Irakli Kobakhidze, Georgia’s newly appointed prime minister, described activists opposing the bill as arrogant and clueless people who were brainwashed into believing the bill was linked to Russia.
“A self-confident person with no knowledge or intelligence is worse than a Russian tank,” Kobakhidze said Friday in a Facebook post.
Some commentators have echoed the government’s reasoning, saying that the Western-funded non-governmental organization sector has an enormous impact on Georgia’s political life despite not being democratically elected. But they also said the new law would not address that problem.
European Union representatives and U.S. officials have criticized the legislation, saying it renews doubts about Georgia’s democratic record.
On Saturday, White House national security adviser Jake Sullivan said the US government was “deeply alarmed by the democratic backsliding in Georgia.” In a publication On social media, Sullivan said Georgian lawmakers faced “a critical choice: support the Euro-Atlantic aspirations of the Georgian people or pass a Kremlin-style foreign agents law.”
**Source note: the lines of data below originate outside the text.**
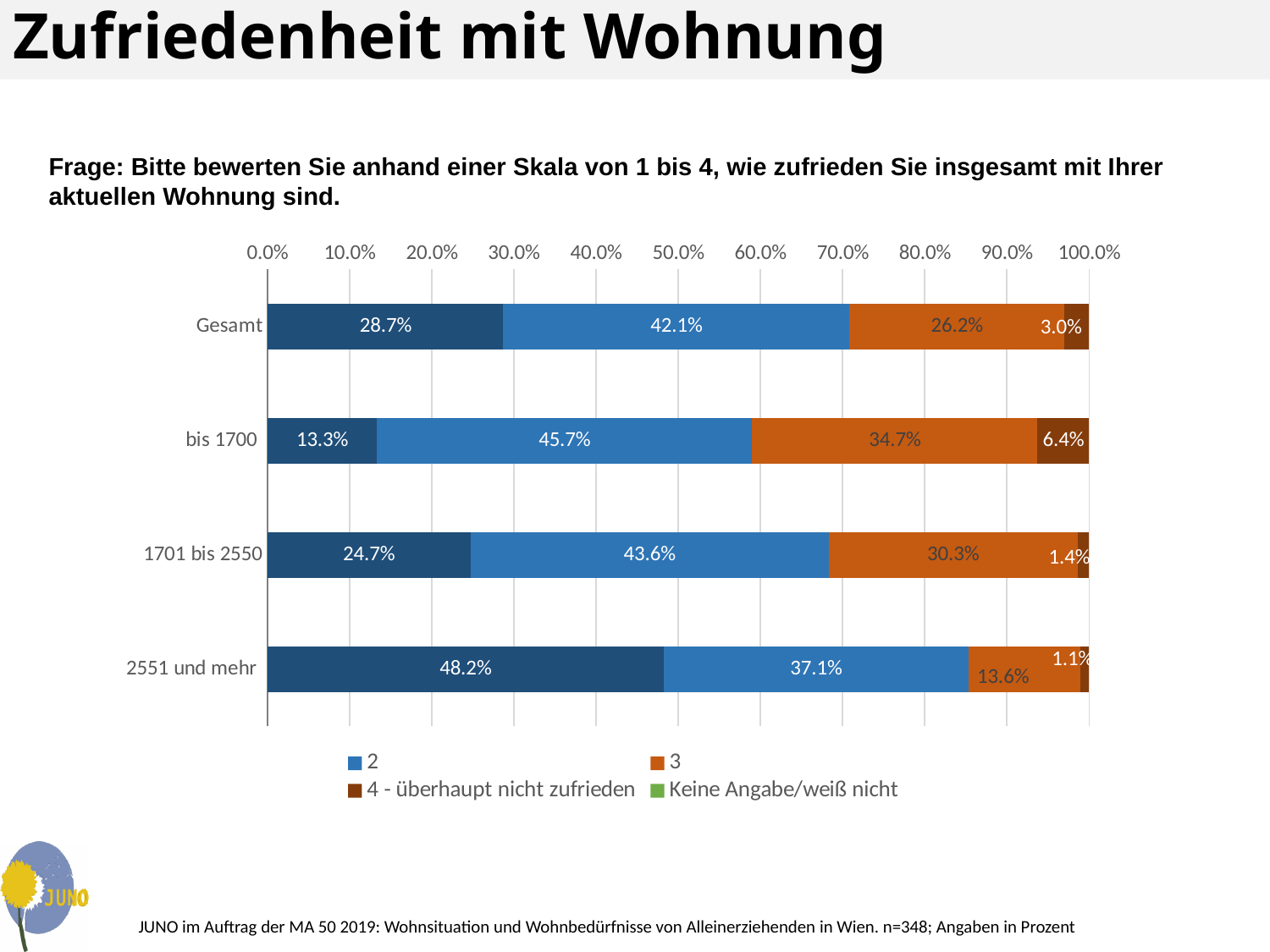
Which category has the lowest value for "4 - überhaupt nicht zufrieden"? 2551 und mehr Which has the larger value for series "3": "1701 bis 2550" or "Gesamt"? 1701 bis 2550 How many series does the legend list? 4 What kind of chart is shown on the slide? Stacked bar chart How many categories are shown on the chart? 4 What is the difference between the series "2" values for "Gesamt" and "2551 und mehr"? 5.0 percentage points Is the value of series "2" for "bis 1700" greater or less than 40%? greater What is the value of series "3" for the category "bis 1700"? 34.7% What is the value of "4 - überhaupt nicht zufrieden" for the category "2551 und mehr"? 1.1% Which category has the highest value for series "3"? bis 1700 What is the difference between the "4 - überhaupt nicht zufrieden" values for "bis 1700" and "Gesamt"? 3.4 percentage points What is the value of series "2" for the category "Gesamt"? 42.1%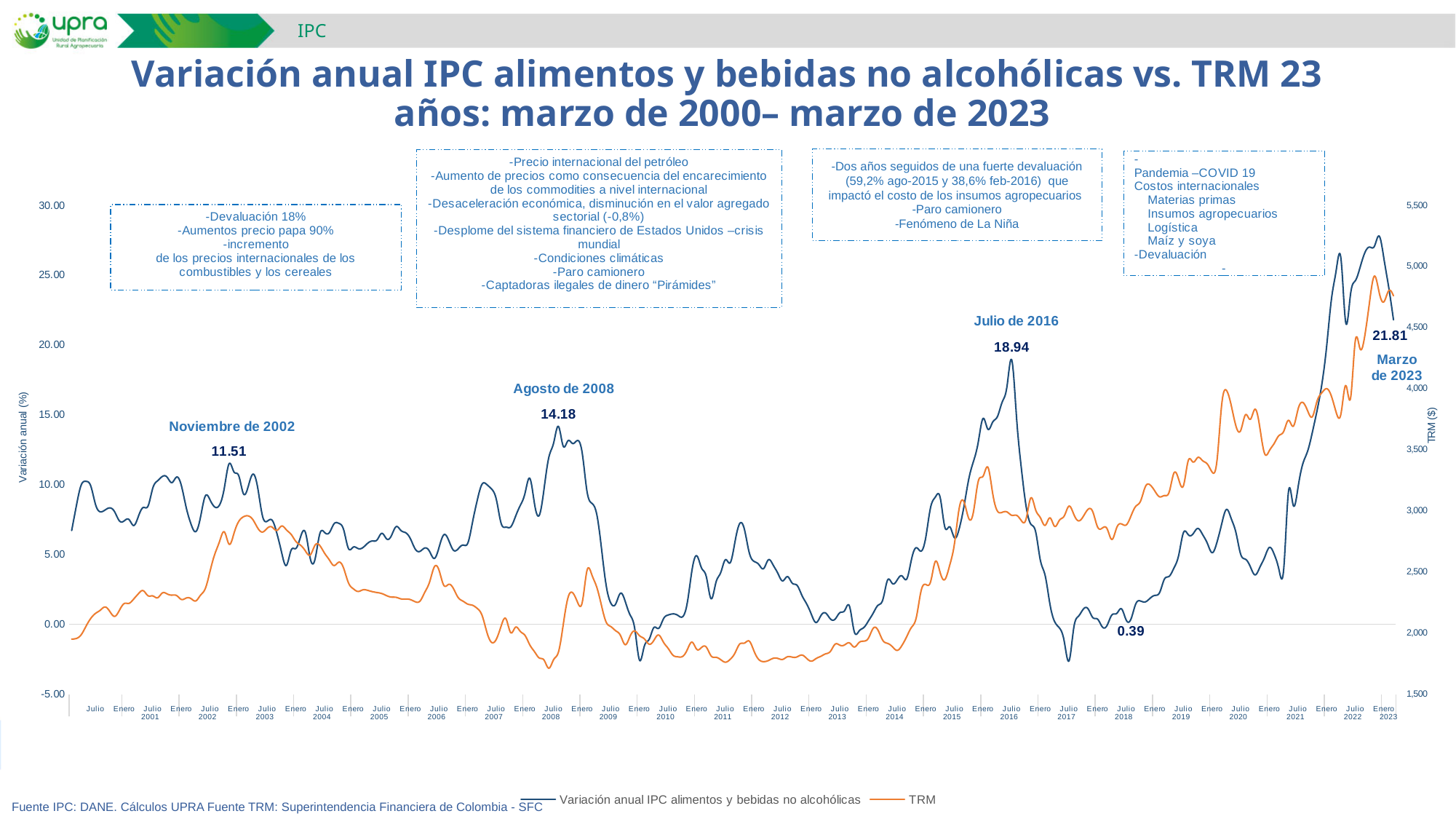
What is the labelled value of the annual IPC variation for Noviembre de 2002? 11.51 What is the lowest labelled value on the annual IPC variation line? 0.39 What is the label of the right-hand vertical axis? TRM ($) What is the labelled value of the annual IPC variation for Agosto de 2008? 14.18 What kind of chart is shown on the slide? line chart What is the labelled value of the annual IPC variation for Julio de 2016? 18.94 How many series does the legend list? 2 Which labelled IPC value is larger: Julio de 2016 or Agosto de 2008? Julio de 2016 What is the difference between the labelled IPC values for Marzo de 2023 and Julio de 2016? 2.87 Which of the labelled peaks of the annual IPC variation is the highest? Marzo de 2023 What is the labelled value of the annual IPC variation for Marzo de 2023? 21.81 Is the TRM value at the start of the series (Julio 2000) greater or less than 2,500? less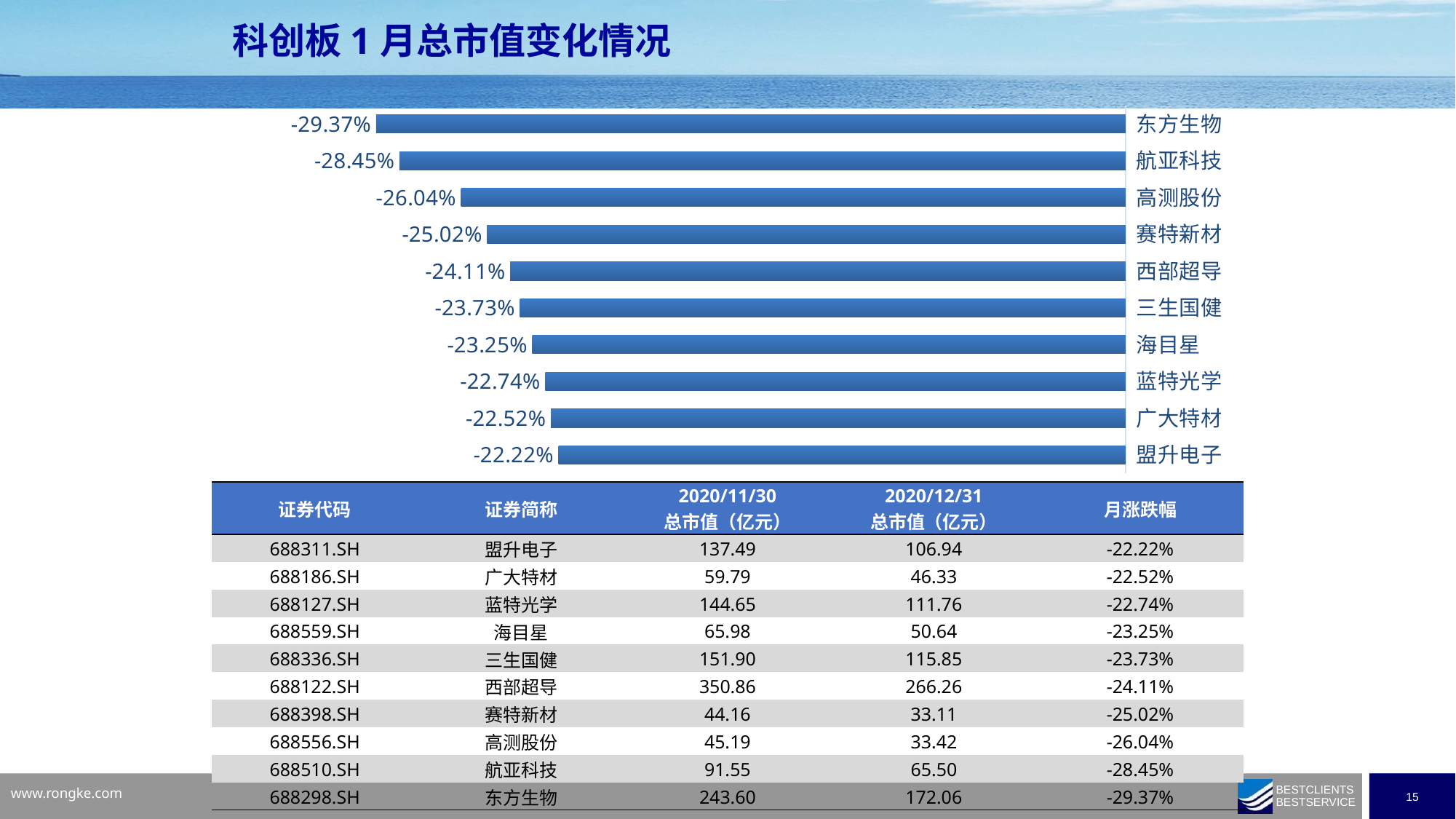
What is the value shown for 西部超导 in the bar chart? -24.11% In the bar chart, which company shows a larger decline, 赛特新材 or 三生国健? 赛特新材 What is the value shown for 东方生物 in the bar chart? -29.37% Which company in the bar chart has the smallest decline (the least negative value)? 盟升电子 Which company in the bar chart has the largest decline (the most negative value)? 东方生物 What is the title of the slide containing the chart? 科创板 1 月总市值变化情况 What type of chart is shown on the slide? Bar chart What is the value shown for 海目星 in the bar chart? -23.25% How many companies are shown in the bar chart? 10 What is the difference in percentage points between the values for 东方生物 and 盟升电子 in the bar chart? 7.15 percentage points What is the value shown for 盟升电子 in the bar chart? -22.22% What is the difference in percentage points between the values for 航亚科技 and 高测股份 in the bar chart? 2.41 percentage points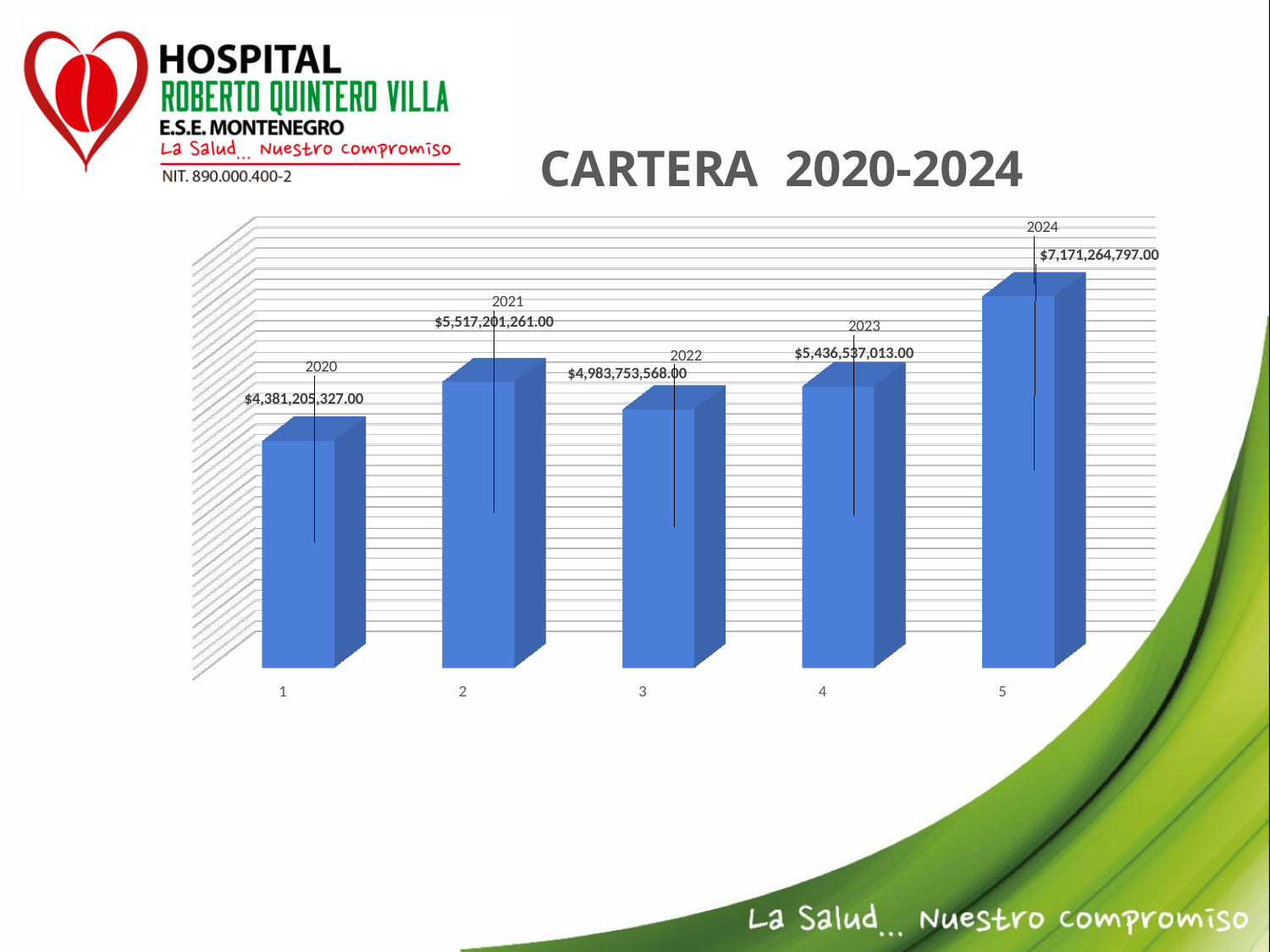
Which year has the lowest value? 2020 Which year has the highest value? 2024 What is the value shown for 2024? $7,171,264,797.00 What is the value shown for 2022? $4,983,753,568.00 Which is larger, the value for 2022 or the value for 2023? 2023 What is the value shown for 2020? $4,381,205,327.00 What is the difference between the values for 2021 and 2022? $533,447,693.00 What type of chart is shown on the slide? Bar chart How many bars are plotted in the chart? 5 What is the value shown for 2021? $5,517,201,261.00 What is the difference between the values for 2024 and 2020? $2,790,059,470.00 What is the value shown for 2023? $5,436,537,013.00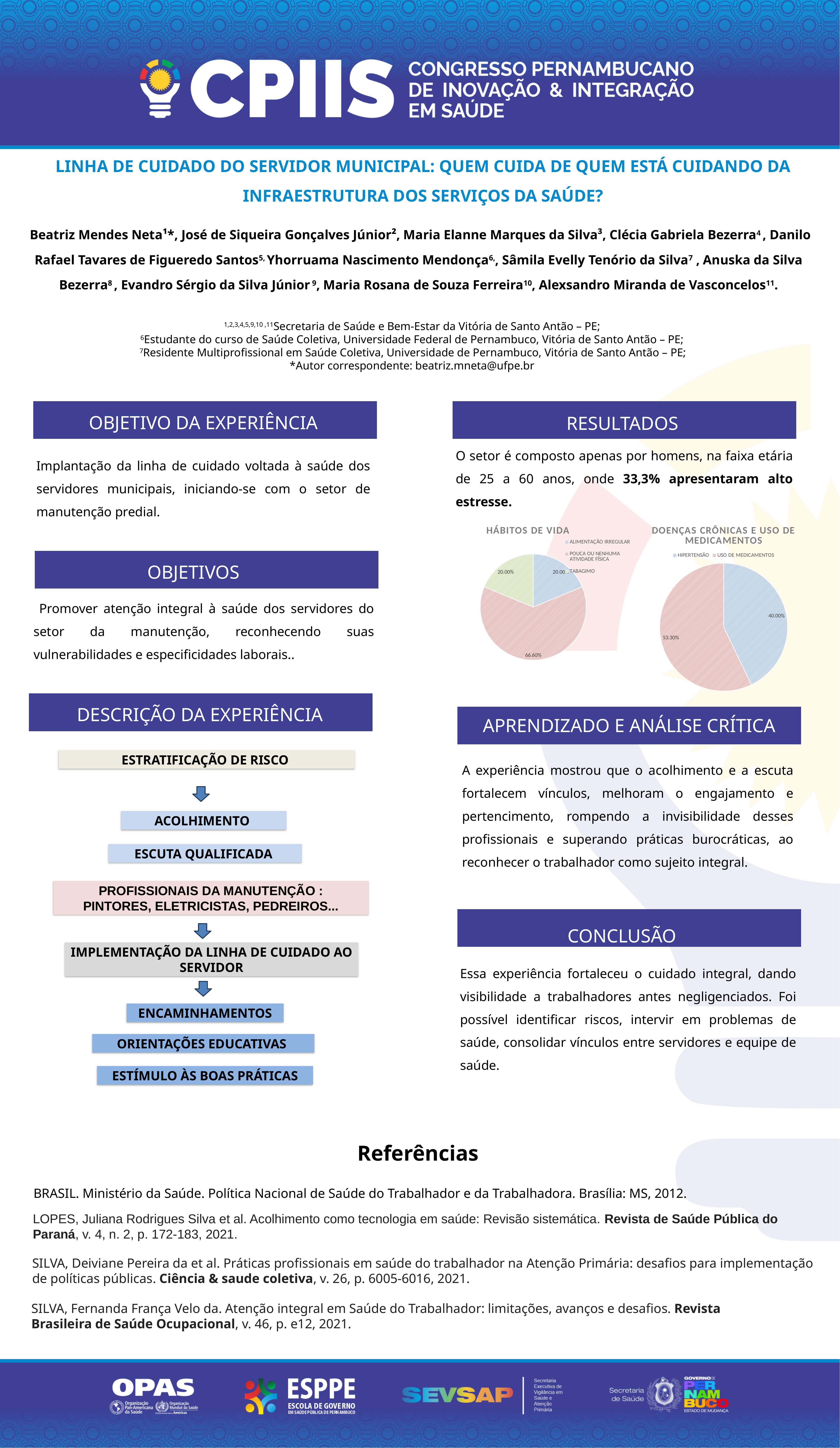
How many categories does the legend of the 'HÁBITOS DE VIDA' chart list? 3 In the 'HÁBITOS DE VIDA' chart, what is the value for TABAGISMO? 20.00% In the 'DOENÇAS CRÔNICAS E USO DE MEDICAMENTOS' chart, what is the value for USO DE MEDICAMENTOS? 53.30% What kind of chart is the 'DOENÇAS CRÔNICAS E USO DE MEDICAMENTOS' chart? pie chart What is the title of the pie chart on the left in the RESULTADOS section? HÁBITOS DE VIDA In the 'DOENÇAS CRÔNICAS E USO DE MEDICAMENTOS' chart, what is the difference between USO DE MEDICAMENTOS and HIPERTENSÃO? 13.30% How many categories does the legend of the 'DOENÇAS CRÔNICAS E USO DE MEDICAMENTOS' chart list? 2 In the 'DOENÇAS CRÔNICAS E USO DE MEDICAMENTOS' chart, what is the value for HIPERTENSÃO? 40.00% In the 'DOENÇAS CRÔNICAS E USO DE MEDICAMENTOS' chart, which is larger, HIPERTENSÃO or USO DE MEDICAMENTOS? USO DE MEDICAMENTOS What kind of chart is the 'HÁBITOS DE VIDA' chart? pie chart In the 'HÁBITOS DE VIDA' chart, what is the value for POUCA OU NENHUMA ATIVIDADE FÍSICA? 66.60% In the 'HÁBITOS DE VIDA' chart, which category has the largest slice? POUCA OU NENHUMA ATIVIDADE FÍSICA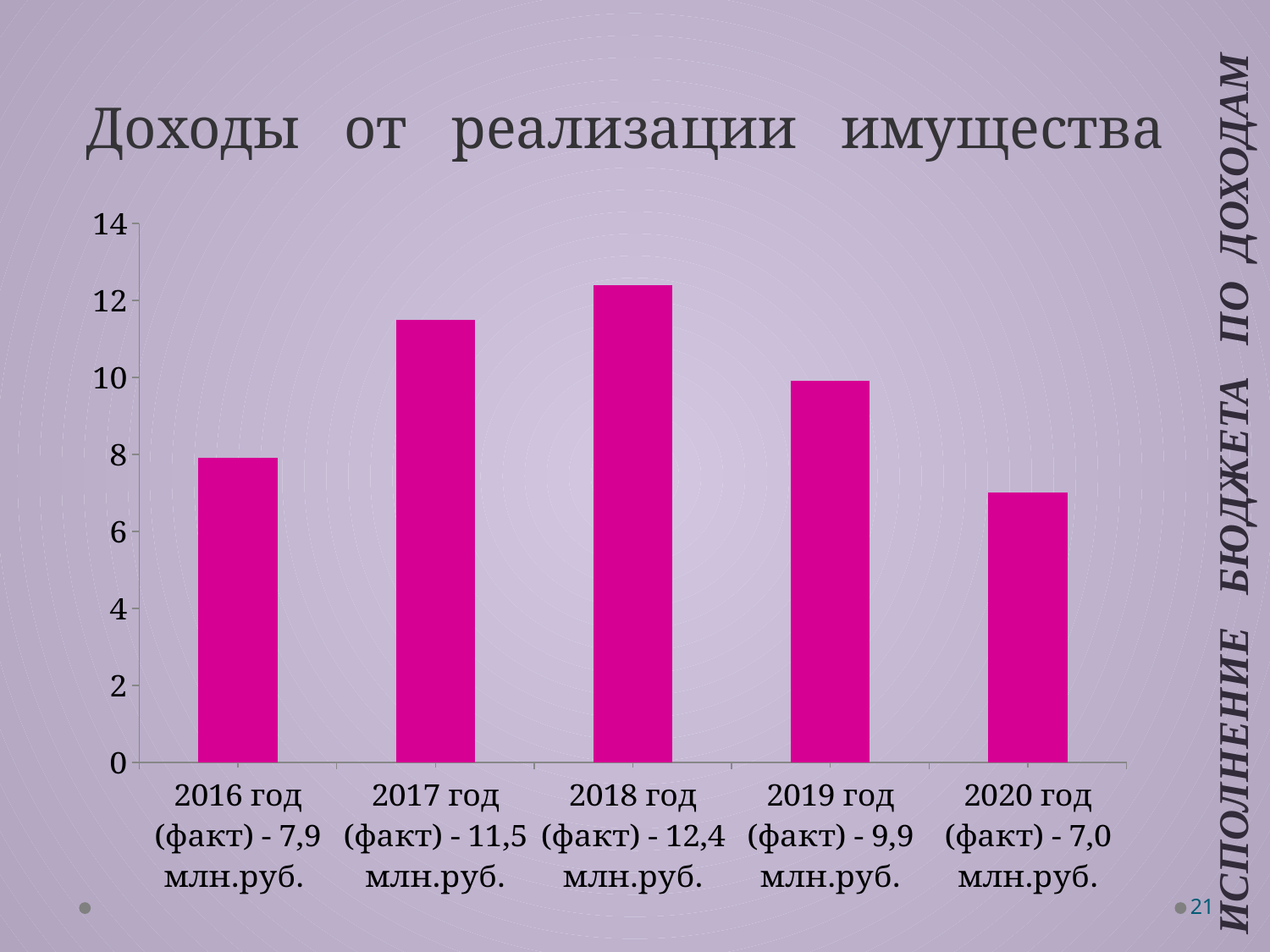
What is the title of the chart? Доходы от реализации имущества Which is larger, the value for 2017 год or the value for 2019 год? 2017 год What is the value for 2018 год (факт)? 12,4 млн.руб. Which year has the lowest value? 2020 год What kind of chart is shown on the slide? bar chart Which year has the highest value? 2018 год What is the value for 2016 год (факт)? 7,9 млн.руб. What is the difference between the values for 2019 год and 2020 год? 2,9 млн.руб. What is the value for 2020 год (факт)? 7,0 млн.руб. Is the value for 2019 год greater or less than 10? less What is the difference between the values for 2018 год and 2017 год? 0,9 млн.руб. How many years are shown on the chart? 5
In recent years, the West has been walking a tightrope in Georgia: on the one hand, it tried to encourage the popular pro-Western aspirations of the Georgian people, on the other, it strove not to alienate the ruling party and put it in the hands of the Kremlin. In December, the European Union granted Georgia candidate status, a move widely seen as an effort to prevent the country from entering the Kremlin’s orbit.
But the balancing act has become more difficult since Moscow’s invasion of Ukraine, which pushed many former Soviet states to choose sides. The invasion also presented Georgia and some other countries with a lucrative opportunity to help conduct trade between Russia and the West, which has become restricted due to sanctions and other measures.
“The Georgian Dream sees that the West’s focus is elsewhere, their focus on Georgia has weakened, so the price they would have to pay for adopting this law might not be too high,” said Mikheil Kechaqmadze, an analyst. from Georgia. policy.
“They don’t want to do European integration,” he said in an interview. “By introducing the law they want to subvert it.”